Joaquin Phoenix, der überlebensgroße, spektakuläre, exzentrische, besessene Darsteller von Figuren jenseits unserer Vorstellungskraft, in einer Rolle, wie Sie ihn vielleicht noch nie gesehen haben. In Mike Mills großartigem Familiendrama spielt er einen durch und durch geerdeten, ja vollkommen „normalen Mann“ auf einer Reise zu sich selbst.
Ich bin ein großer Fan von Joaquin Phoenix, das ist kein Geheimnis. Doch nach seinem Weltblockbuster „The Joker“ (2018), hat der Schauspieler aus Puerto Rico mich hier kalt erwischt. Denn in diesem Film spielt er einen Mann, wie ich selbst vielleicht einer geworden wäre. Vielleicht spielt er sogar sich selbst?
Wenn Sie mit dem Schaffen von Mike Mills vertraut sind, dann ist dieser Film für Sie eine logische Fortsetzung der vorherigen Werke dieses Ausnahmeregisseurs. Seine eigene Familiengeschichte, in „Beginners“ (2010), mit einer Reflexion über das Leben und den Tod seines Vaters begonnen, die er mit „20th Century Women“ (2016) als Film über das Leben seiner Mutter fortgesetzt hat, findet in „Come On, Come On“ (2021) gewissermaßen ihre Ankunft in der Gegenwart.
Sollten Sie mit den vorherigen Filmen aber gar nichts anfangen können, dann lohnt es sich möglicherweise um so mehr, mit dieser großen Meditation über Familie, das Leben und die Wahrheit unserer Gefühle zu beginnen.
Johnny (Joaquin Phoenix) ist ein Chronist. Er reist als Radiojournalist durch das Land, um junge Menschen zu befragen.
„Wenn du an die Zukunft denkst, wie stellst du sie dir vor? Wie wird die Natur aussehen? Wie wird sich deine Stadt verändern? Werden Familien zusammenbleiben? Was wirst du behalten, was wirst du vergessen? Was macht dir Angst? Was macht dich wütend? Fühlst du dich allein? Was macht dich glücklich?“
Filmzitat
Und wenn Sie in diesem Johnny ein Alter-Ego des Regisseurs und Autor dieses Filmes sehen wollen, dann liegen Sie vermutlich ziemlich richtig. Denn was, wenn nicht die Suche nach Antworten auf diese Fragen treibt diesen Filmemacher wirklich um im Leben?
----
**AUFGABE A**
Gib den Abschnitt der Filmkritik zwischen „Sollten Sie mit“ und „um im Leben?“ einschließlich erneut wieder und ändere dabei „Radiojournalist“ in „Fernsehjournalist“.
**AUFGABE B**
Als was reist Johnny laut der Filmkritik durch das Land?
**AUFGABE C**
Wie könnte die Filmkritik zu „Come On, Come On“ nach ihrem letzten Satz weitergehen? Setze sie fort.

**BEREITGESTELLTES MATERIAL**
----
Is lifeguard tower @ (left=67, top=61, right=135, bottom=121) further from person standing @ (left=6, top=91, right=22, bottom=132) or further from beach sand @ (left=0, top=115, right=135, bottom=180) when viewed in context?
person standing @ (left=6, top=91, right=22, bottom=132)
----
**LÖSUNG A**
Sollten Sie mit den vorherigen Filmen aber gar nichts anfangen können, dann lohnt es sich möglicherweise um so mehr, mit dieser großen Meditation über Familie, das Leben und die Wahrheit unserer Gefühle zu beginnen.
Johnny (Joaquin Phoenix) ist ein Chronist. Er reist als Fernsehjournalist durch das Land, um junge Menschen zu befragen.
„Wenn du an die Zukunft denkst, wie stellst du sie dir vor? Wie wird die Natur aussehen? Wie wird sich deine Stadt verändern? Werden Familien zusammenbleiben? Was wirst du behalten, was wirst du vergessen? Was macht dir Angst? Was macht dich wütend? Fühlst du dich allein? Was macht dich glücklich?“
Filmzitat
Und wenn Sie in diesem Johnny ein Alter-Ego des Regisseurs und Autor dieses Filmes sehen wollen, dann liegen Sie vermutlich ziemlich richtig. Denn was, wenn nicht die Suche nach Antworten auf diese Fragen treibt diesen Filmemacher wirklich um im Leben?

**LÖSUNG B**
Als Radiojournalist, um junge Menschen zu befragen.

**LÖSUNG C**
„Ich kann und werde einen Ort, eine Situation, ein Problem verlassen – aber die Menschen, die ich interviewe, können das nicht. Die Arbeit bietet dem Interviewer Zugang und einen Grund, in einer Welt zu verweilen, die nicht die eigene ist, völlige Ablenkung vom eigenen Leben, ein Gefühl der Unverwundbarkeit, ein Gefühl der Unsichtbarkeit.
Ich handle und hoffe, ohne die Möglichkeit zu wissen, was in der Zukunft geschehen wird. Meine Arbeit bietet den Befragten die Chance, über Dinge zu sprechen, über die sie noch nie gesprochen haben. Eine Gelegenheit, sich selbst als das Thema zu sehen, das Zeit und Aufmerksamkeit verdient. Die Arbeit bietet den Befragten die Möglichkeit, ein Bild von sich selbst zu erschaffen, dessen Verbreitung sie jedoch nicht kontrollieren können – auf globaler Ebene, auf ewig.“
Filmzitat
Ich kann mir nicht helfen, diesen Film nicht zu lieben. Ein Film über intellektuelle Großstädter, die sich mühsam über Wasser halten und versuchen – meist jedoch scheitern – noch einen Sinn in der Gegenwart zu finden, während ihre familiären Bindungen in einer Weise zerfallen, die sie kaum noch zu fassen bekommen. Und doch daran festhalten.
Phoenix wirkt hier wie ein schäbiges, aber geliebtes altes Sofakissen, das seit 20 Jahren weder gereinigt noch neu bezogen wurde, und vermittelt eine geerdete Liebenswürdigkeit, die er in keiner Rolle vorher wohl je gezeigt hat. Er und sein Partner, der blutjunge Woody Norman sind ein wundervolles, ungleiches Paar auf einer großen gemeinsamen Reise zu sich selbst.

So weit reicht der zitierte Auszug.